→ What the task requires: Every line with the string "trap" should be copied from the data.

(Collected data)
★ ★ ★ ★ ★
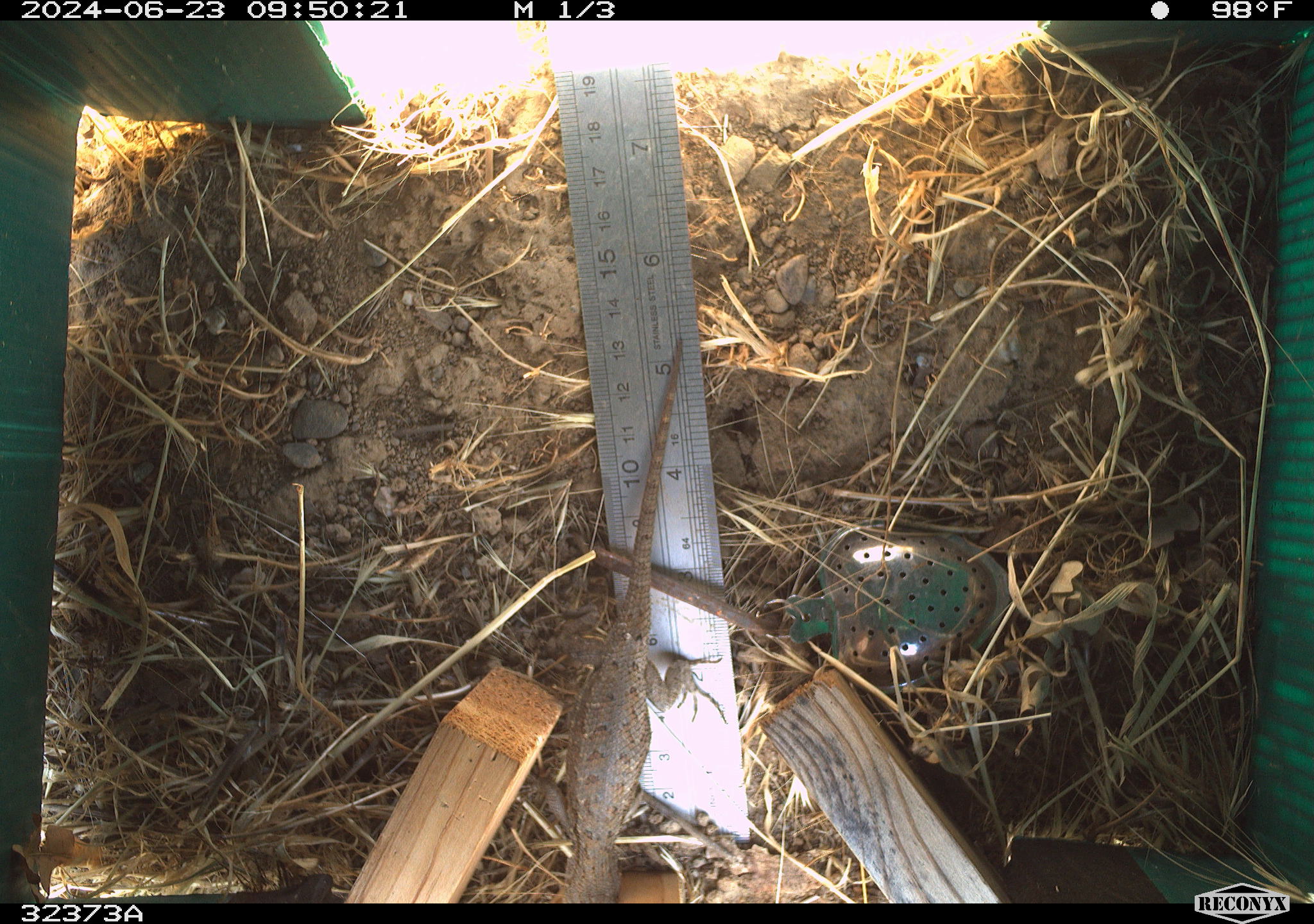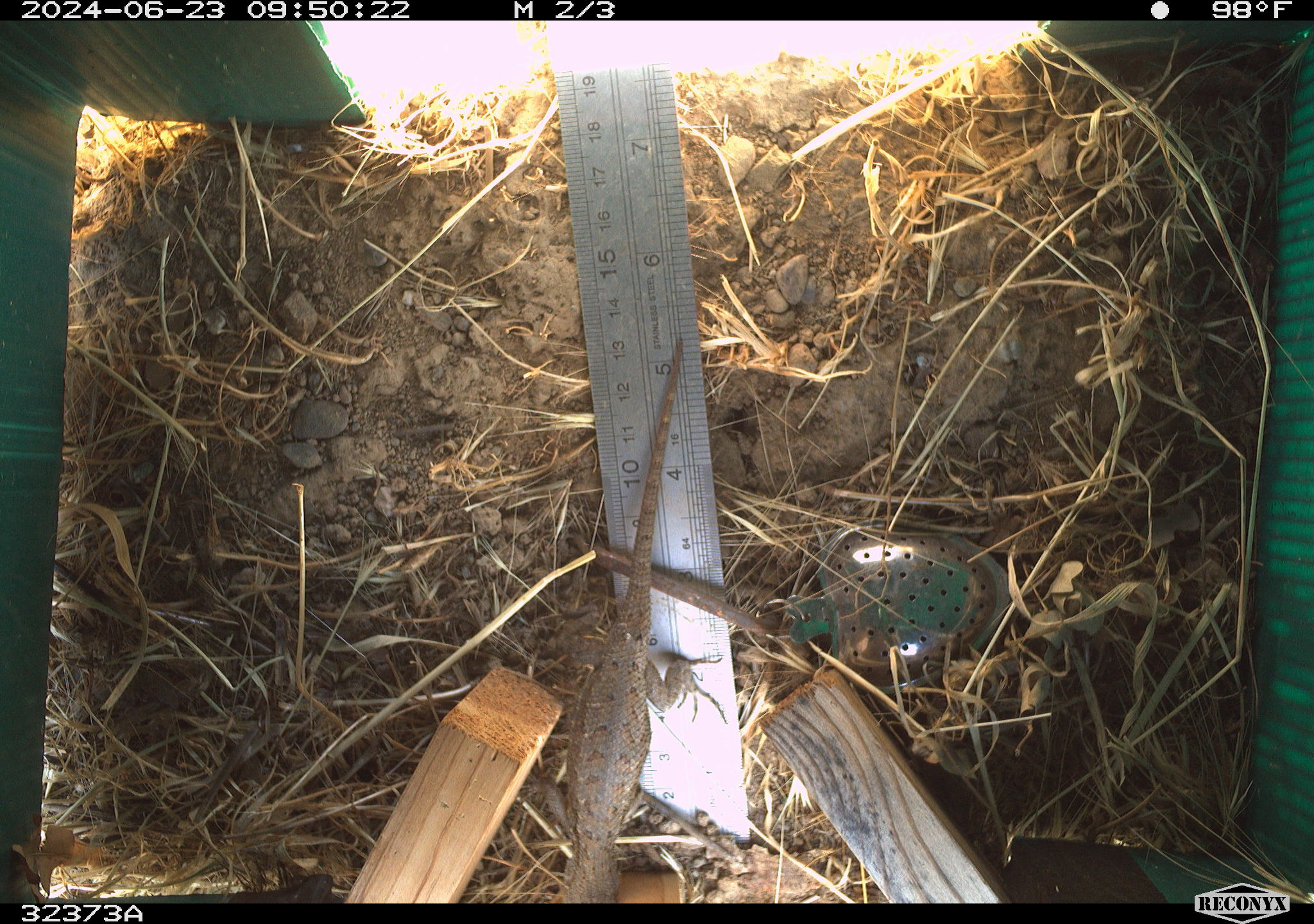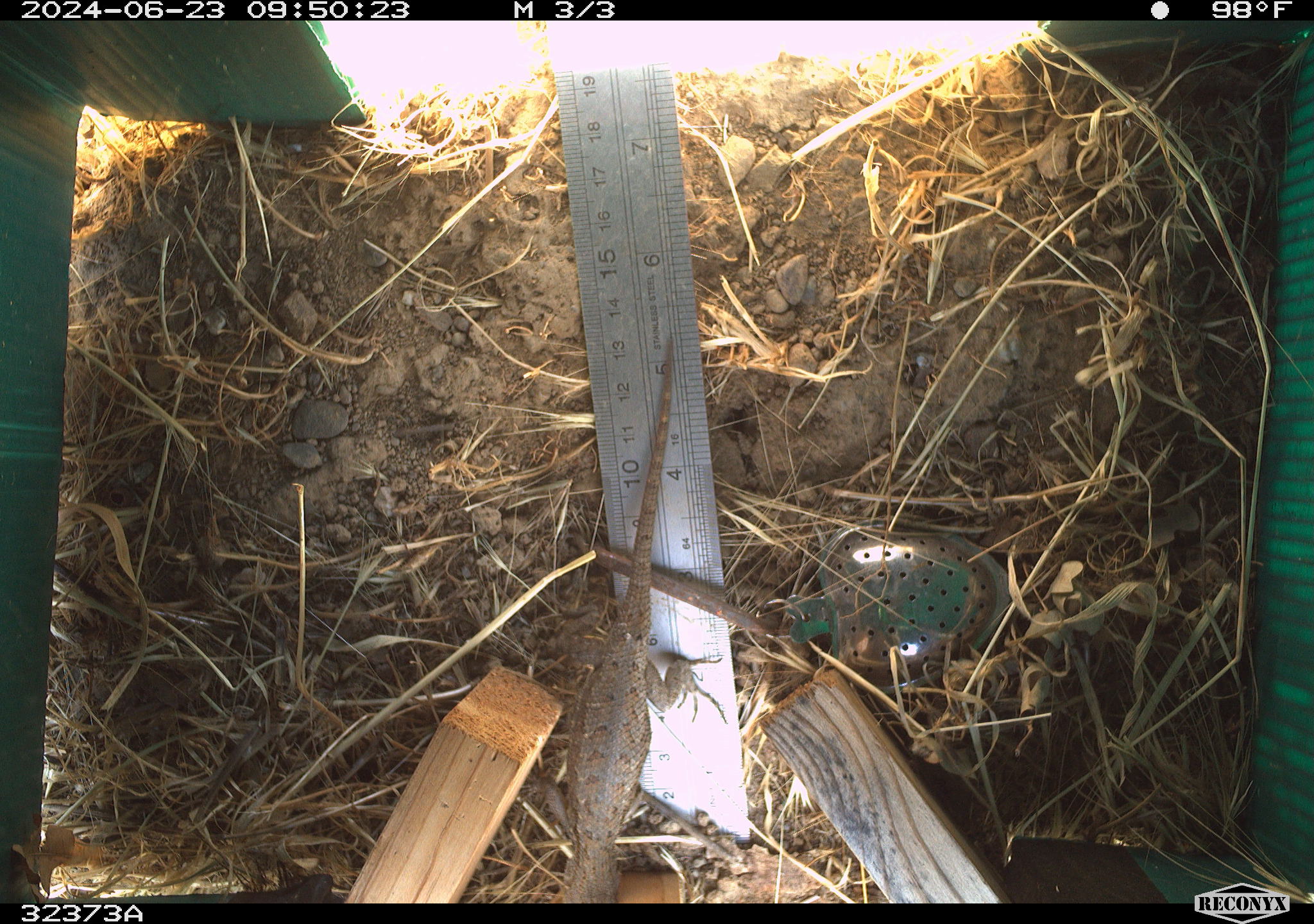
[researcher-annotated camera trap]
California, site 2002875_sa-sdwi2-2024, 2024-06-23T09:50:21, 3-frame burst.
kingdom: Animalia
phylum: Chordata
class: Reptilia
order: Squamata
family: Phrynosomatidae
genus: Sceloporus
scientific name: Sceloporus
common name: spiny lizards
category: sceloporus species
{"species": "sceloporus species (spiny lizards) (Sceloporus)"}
★ ★ ★ ★ ★
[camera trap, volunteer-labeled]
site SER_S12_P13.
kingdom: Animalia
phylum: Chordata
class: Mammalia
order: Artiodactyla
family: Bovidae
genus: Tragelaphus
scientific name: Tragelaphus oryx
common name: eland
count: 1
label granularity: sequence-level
★ ★ ★ ★ ★
→ Response:
[researcher-annotated camera trap]
[camera trap, volunteer-labeled]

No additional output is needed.